→ Task details:
Can you output each of the lines below, unchanged down to the last character?

Rows from a spatial reasoning dataset
»»

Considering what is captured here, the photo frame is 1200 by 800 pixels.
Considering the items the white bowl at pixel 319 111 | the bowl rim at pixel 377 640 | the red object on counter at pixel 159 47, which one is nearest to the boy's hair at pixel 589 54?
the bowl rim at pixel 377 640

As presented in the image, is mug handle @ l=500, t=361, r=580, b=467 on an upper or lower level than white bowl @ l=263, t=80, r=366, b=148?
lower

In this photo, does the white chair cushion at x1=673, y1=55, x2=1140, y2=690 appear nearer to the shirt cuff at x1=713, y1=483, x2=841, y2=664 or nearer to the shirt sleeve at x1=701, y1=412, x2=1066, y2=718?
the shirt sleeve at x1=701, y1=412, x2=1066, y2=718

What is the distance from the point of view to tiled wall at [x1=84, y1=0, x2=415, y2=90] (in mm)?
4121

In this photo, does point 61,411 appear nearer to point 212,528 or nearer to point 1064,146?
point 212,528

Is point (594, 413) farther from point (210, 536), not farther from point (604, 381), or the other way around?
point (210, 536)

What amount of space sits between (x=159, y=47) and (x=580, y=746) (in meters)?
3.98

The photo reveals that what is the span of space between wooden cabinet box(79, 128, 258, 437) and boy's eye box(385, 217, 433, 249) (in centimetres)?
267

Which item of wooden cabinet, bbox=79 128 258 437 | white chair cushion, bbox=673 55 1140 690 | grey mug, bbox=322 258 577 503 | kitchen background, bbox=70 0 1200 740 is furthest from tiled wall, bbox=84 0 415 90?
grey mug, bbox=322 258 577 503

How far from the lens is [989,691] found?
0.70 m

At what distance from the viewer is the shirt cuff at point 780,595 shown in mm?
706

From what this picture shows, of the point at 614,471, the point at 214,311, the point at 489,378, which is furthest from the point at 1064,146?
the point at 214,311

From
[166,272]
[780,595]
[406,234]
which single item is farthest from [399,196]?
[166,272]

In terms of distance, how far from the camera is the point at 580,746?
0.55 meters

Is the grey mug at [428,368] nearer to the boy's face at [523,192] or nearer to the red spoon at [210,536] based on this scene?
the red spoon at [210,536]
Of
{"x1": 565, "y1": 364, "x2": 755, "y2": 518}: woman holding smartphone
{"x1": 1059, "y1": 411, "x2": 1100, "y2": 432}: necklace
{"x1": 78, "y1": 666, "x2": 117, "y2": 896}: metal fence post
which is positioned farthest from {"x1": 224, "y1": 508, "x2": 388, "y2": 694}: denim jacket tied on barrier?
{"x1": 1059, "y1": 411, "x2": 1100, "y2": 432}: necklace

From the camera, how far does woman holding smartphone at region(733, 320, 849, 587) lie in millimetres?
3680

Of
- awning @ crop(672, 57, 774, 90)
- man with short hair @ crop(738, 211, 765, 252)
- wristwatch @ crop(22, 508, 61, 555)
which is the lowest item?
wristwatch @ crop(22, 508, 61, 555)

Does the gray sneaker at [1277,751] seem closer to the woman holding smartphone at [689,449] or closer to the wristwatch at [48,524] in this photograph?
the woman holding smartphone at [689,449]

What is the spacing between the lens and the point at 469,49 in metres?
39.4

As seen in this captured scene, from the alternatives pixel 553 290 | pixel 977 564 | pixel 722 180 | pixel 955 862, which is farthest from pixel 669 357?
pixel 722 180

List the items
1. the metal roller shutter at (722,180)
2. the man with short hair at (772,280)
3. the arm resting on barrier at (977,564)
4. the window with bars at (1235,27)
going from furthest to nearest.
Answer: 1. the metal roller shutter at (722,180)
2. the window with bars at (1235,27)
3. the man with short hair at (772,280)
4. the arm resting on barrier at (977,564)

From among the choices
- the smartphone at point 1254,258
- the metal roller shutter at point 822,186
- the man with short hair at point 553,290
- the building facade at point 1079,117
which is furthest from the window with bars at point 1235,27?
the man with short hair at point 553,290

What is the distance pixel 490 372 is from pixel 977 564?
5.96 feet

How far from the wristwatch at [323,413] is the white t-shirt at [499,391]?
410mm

««

→ Solution to this exercise:
Considering what is captured here, the photo frame is 1200 by 800 pixels.
Considering the items the white bowl at pixel 319 111 | the bowl rim at pixel 377 640 | the red object on counter at pixel 159 47, which one is nearest to the boy's hair at pixel 589 54?
the bowl rim at pixel 377 640

As presented in the image, is mug handle @ l=500, t=361, r=580, b=467 on an upper or lower level than white bowl @ l=263, t=80, r=366, b=148?
lower

In this photo, does the white chair cushion at x1=673, y1=55, x2=1140, y2=690 appear nearer to the shirt cuff at x1=713, y1=483, x2=841, y2=664 or nearer to the shirt sleeve at x1=701, y1=412, x2=1066, y2=718?
the shirt sleeve at x1=701, y1=412, x2=1066, y2=718

What is the distance from the point of view to tiled wall at [x1=84, y1=0, x2=415, y2=90] (in mm)?
4121

In this photo, does point 61,411 appear nearer to point 212,528 or nearer to point 1064,146?
point 212,528

Is point (594, 413) farther from point (210, 536), not farther from point (604, 381), or the other way around?
point (210, 536)

What amount of space sits between (x=159, y=47) and (x=580, y=746) (in meters)?
3.98

The photo reveals that what is the span of space between wooden cabinet box(79, 128, 258, 437) and boy's eye box(385, 217, 433, 249) (in centimetres)?
267

Which item of wooden cabinet, bbox=79 128 258 437 | white chair cushion, bbox=673 55 1140 690 | grey mug, bbox=322 258 577 503 | kitchen background, bbox=70 0 1200 740 is furthest from tiled wall, bbox=84 0 415 90?
grey mug, bbox=322 258 577 503

How far from the lens is [989,691] found?
0.70 m

At what distance from the viewer is the shirt cuff at point 780,595 shown in mm?
706

From what this picture shows, of the point at 614,471, the point at 214,311, the point at 489,378, which is furthest from the point at 1064,146?
the point at 214,311

From
[166,272]
[780,595]
[406,234]
which single item is farthest from [399,196]?
[166,272]

In terms of distance, how far from the camera is the point at 580,746?
0.55 meters

Is the grey mug at [428,368] nearer to the boy's face at [523,192] or nearer to the red spoon at [210,536] based on this scene?
the red spoon at [210,536]
Of
{"x1": 565, "y1": 364, "x2": 755, "y2": 518}: woman holding smartphone
{"x1": 1059, "y1": 411, "x2": 1100, "y2": 432}: necklace
{"x1": 78, "y1": 666, "x2": 117, "y2": 896}: metal fence post
which is positioned farthest from {"x1": 224, "y1": 508, "x2": 388, "y2": 694}: denim jacket tied on barrier?
{"x1": 1059, "y1": 411, "x2": 1100, "y2": 432}: necklace

From the camera, how far does woman holding smartphone at region(733, 320, 849, 587) lie in millimetres?
3680

Of
- awning @ crop(672, 57, 774, 90)
- man with short hair @ crop(738, 211, 765, 252)
- wristwatch @ crop(22, 508, 61, 555)
which is the lowest item?
wristwatch @ crop(22, 508, 61, 555)

Does the gray sneaker at [1277,751] seem closer to the woman holding smartphone at [689,449] or closer to the wristwatch at [48,524] in this photograph?
the woman holding smartphone at [689,449]

What is the spacing between the lens and the point at 469,49 in metres?
39.4

As seen in this captured scene, from the alternatives pixel 553 290 | pixel 977 564 | pixel 722 180 | pixel 955 862, which is farthest from pixel 669 357?
pixel 722 180

List the items
1. the metal roller shutter at (722,180)
2. the man with short hair at (772,280)
3. the arm resting on barrier at (977,564)
4. the window with bars at (1235,27)
going from furthest to nearest.
Answer: 1. the metal roller shutter at (722,180)
2. the window with bars at (1235,27)
3. the man with short hair at (772,280)
4. the arm resting on barrier at (977,564)

From among the choices
- the smartphone at point 1254,258
- the metal roller shutter at point 822,186
- the man with short hair at point 553,290
- the building facade at point 1079,117
which is furthest from the window with bars at point 1235,27?
the man with short hair at point 553,290

What is the distance pixel 490 372 is from pixel 977 564?
5.96 feet

How far from the wristwatch at [323,413] is the white t-shirt at [499,391]?
410mm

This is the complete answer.